» **SEU OBJETIVO**
Identifique na listagem abaixo cada linha em que aparece a palavra "building" e copie todas essas linhas.

» **LISTAGEM EXIBIDA**

►

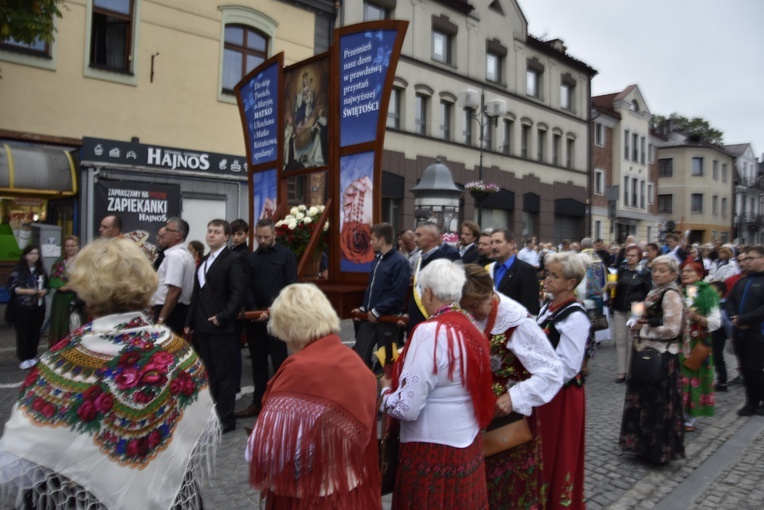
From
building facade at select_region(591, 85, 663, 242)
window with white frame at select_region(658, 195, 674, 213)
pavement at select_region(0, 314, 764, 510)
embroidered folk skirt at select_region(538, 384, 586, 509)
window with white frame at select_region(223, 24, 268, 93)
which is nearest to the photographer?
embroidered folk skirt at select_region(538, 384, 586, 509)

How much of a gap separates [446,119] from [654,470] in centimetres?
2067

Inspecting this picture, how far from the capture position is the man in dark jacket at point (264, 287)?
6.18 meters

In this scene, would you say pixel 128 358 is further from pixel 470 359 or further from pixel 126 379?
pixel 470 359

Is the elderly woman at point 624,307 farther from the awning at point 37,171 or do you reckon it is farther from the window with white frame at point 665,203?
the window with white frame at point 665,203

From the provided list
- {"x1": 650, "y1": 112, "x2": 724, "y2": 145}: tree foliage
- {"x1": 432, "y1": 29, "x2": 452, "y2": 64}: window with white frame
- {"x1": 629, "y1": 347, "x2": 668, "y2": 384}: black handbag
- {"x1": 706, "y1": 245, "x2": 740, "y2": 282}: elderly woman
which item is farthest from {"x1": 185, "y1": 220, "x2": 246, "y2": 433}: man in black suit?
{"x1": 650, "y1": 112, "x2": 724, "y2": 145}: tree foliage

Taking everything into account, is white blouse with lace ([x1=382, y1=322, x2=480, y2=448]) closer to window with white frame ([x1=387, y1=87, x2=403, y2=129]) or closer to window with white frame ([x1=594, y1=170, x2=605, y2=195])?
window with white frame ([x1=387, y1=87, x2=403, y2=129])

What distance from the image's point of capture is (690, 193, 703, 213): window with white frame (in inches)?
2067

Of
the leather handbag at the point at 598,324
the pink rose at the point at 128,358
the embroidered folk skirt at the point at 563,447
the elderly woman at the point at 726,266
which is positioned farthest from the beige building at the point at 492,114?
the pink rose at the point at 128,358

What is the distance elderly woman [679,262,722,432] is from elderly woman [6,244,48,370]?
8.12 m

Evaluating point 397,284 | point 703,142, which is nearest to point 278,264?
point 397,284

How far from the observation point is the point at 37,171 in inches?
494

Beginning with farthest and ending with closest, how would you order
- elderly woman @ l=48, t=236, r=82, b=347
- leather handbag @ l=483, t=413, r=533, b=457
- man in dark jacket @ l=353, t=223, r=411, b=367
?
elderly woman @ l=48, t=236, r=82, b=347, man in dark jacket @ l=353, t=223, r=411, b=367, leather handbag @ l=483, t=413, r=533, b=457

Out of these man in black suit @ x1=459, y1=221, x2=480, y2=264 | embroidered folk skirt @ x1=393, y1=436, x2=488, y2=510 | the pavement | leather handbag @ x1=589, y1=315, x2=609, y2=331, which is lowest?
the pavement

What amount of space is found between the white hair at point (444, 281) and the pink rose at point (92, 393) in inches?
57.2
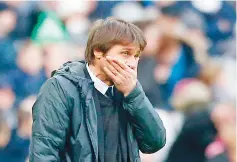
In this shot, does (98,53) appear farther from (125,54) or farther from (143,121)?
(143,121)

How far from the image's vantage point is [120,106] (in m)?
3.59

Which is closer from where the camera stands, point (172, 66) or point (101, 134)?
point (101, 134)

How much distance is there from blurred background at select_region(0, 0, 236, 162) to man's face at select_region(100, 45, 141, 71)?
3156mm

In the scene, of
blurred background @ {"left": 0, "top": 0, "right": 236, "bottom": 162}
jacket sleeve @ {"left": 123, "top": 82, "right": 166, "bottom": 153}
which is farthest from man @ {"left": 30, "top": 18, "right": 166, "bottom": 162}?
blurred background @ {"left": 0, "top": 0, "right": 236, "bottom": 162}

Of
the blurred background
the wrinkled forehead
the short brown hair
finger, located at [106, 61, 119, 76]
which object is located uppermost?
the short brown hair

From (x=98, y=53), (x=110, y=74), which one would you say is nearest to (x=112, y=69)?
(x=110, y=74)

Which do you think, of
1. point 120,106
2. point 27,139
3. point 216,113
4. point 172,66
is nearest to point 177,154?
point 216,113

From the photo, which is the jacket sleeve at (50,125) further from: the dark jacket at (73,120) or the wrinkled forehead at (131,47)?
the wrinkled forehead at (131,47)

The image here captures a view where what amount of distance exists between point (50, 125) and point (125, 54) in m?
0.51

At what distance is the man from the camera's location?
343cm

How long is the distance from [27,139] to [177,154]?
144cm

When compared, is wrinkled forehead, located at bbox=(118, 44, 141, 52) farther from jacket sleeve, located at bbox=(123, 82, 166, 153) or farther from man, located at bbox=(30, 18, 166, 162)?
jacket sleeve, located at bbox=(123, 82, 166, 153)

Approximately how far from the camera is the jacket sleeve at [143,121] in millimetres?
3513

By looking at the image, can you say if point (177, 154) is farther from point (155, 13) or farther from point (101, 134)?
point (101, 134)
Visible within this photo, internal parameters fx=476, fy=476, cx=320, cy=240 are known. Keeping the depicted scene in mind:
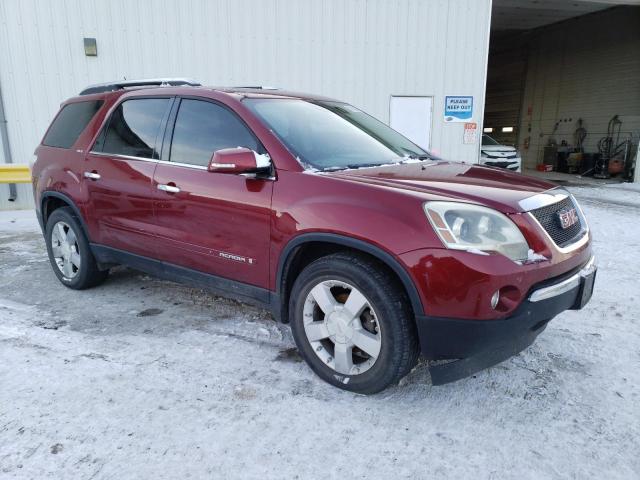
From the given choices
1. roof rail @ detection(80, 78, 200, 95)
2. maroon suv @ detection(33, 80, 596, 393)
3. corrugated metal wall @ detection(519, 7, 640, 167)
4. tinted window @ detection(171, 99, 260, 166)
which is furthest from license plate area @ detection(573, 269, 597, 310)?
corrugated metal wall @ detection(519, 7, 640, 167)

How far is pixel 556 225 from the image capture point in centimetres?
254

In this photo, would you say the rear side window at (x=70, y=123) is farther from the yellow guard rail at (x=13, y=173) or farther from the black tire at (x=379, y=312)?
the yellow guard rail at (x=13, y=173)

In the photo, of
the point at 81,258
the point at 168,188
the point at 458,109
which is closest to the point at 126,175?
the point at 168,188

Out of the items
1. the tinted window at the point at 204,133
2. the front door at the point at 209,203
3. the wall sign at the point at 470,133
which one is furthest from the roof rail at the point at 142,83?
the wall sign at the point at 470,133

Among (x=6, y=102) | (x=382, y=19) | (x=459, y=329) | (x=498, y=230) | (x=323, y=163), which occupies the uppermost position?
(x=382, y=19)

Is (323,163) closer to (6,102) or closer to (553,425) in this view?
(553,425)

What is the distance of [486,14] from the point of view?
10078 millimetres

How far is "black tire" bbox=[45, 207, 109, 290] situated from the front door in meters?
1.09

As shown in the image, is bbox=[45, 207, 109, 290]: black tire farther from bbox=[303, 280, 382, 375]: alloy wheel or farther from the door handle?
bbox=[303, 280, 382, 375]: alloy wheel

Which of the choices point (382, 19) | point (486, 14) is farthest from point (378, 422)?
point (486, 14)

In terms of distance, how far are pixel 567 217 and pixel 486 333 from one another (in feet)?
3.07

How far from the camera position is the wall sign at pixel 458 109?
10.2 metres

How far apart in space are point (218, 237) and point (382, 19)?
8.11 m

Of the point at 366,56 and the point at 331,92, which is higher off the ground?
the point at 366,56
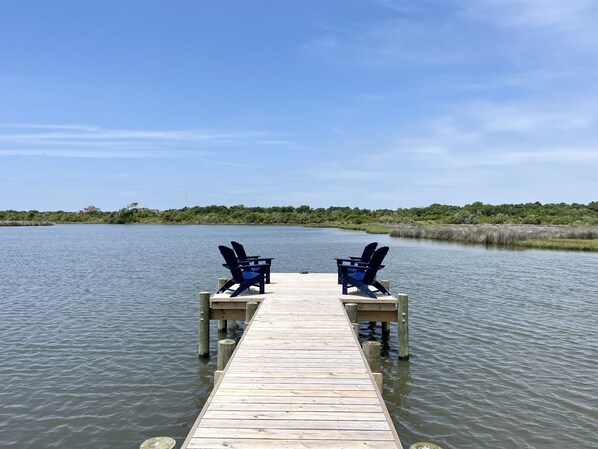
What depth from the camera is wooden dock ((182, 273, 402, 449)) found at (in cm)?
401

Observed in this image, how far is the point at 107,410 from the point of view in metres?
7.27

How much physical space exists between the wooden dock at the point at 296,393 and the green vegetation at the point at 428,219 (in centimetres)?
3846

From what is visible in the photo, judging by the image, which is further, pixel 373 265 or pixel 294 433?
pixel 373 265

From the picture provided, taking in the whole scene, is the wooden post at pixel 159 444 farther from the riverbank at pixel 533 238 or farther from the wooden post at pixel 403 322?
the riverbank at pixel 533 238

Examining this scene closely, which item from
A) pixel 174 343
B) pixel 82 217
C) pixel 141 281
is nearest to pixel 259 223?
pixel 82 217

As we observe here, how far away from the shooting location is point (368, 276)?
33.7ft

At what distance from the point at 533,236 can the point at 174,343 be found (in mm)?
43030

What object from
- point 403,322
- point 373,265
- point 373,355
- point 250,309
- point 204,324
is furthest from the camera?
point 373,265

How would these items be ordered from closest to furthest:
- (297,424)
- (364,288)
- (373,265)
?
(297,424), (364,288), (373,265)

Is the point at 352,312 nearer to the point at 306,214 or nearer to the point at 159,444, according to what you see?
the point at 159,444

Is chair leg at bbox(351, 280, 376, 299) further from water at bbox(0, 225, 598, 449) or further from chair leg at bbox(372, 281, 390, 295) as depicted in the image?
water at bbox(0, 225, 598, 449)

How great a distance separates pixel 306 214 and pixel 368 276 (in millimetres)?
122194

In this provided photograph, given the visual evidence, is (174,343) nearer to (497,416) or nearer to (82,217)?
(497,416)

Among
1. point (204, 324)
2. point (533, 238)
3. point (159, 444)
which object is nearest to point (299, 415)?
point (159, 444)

◄
►

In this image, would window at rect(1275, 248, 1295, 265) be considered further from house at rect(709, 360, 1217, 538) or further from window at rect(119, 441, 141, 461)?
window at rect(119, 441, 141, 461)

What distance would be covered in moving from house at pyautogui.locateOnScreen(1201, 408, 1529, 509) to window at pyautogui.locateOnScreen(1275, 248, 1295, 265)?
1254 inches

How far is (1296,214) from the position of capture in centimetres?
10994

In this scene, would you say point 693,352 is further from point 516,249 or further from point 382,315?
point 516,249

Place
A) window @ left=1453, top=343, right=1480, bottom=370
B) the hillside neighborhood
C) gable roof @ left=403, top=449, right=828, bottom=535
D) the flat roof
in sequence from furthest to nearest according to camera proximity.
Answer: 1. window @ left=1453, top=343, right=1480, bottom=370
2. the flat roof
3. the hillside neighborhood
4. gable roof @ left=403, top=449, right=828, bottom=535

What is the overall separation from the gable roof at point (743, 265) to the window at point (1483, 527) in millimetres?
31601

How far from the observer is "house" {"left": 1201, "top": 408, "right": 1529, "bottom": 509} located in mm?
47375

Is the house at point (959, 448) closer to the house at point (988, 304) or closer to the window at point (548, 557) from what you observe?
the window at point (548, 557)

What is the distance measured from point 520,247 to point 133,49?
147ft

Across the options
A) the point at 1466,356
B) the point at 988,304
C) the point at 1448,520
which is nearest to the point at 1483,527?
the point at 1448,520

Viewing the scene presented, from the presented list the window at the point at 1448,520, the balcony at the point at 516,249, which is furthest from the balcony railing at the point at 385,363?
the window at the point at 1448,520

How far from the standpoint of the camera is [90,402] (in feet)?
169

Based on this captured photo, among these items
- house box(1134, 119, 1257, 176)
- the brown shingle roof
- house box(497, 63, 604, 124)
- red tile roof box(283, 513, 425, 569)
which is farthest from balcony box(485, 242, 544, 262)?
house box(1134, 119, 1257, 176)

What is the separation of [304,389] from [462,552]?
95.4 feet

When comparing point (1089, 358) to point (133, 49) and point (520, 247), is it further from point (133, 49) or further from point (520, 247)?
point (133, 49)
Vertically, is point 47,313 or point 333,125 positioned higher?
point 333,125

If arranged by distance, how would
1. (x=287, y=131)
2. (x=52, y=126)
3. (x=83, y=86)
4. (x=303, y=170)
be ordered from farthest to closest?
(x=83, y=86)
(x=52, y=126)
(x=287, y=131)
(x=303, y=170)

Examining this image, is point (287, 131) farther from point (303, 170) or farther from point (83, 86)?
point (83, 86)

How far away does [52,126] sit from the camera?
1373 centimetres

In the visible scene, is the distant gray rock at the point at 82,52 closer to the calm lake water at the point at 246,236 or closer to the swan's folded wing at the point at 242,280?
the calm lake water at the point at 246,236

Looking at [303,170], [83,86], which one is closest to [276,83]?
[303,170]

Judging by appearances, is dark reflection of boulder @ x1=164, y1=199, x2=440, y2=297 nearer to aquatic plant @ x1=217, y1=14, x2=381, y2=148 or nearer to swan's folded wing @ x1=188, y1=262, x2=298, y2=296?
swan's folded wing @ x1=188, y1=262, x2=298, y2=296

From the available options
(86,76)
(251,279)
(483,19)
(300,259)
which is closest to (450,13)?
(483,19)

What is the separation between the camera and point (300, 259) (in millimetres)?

◄

» **RESPOSTA COMPLETA**
building facade at select_region(591, 85, 663, 242)
which is positioned farthest from the beige building at the point at 492,114?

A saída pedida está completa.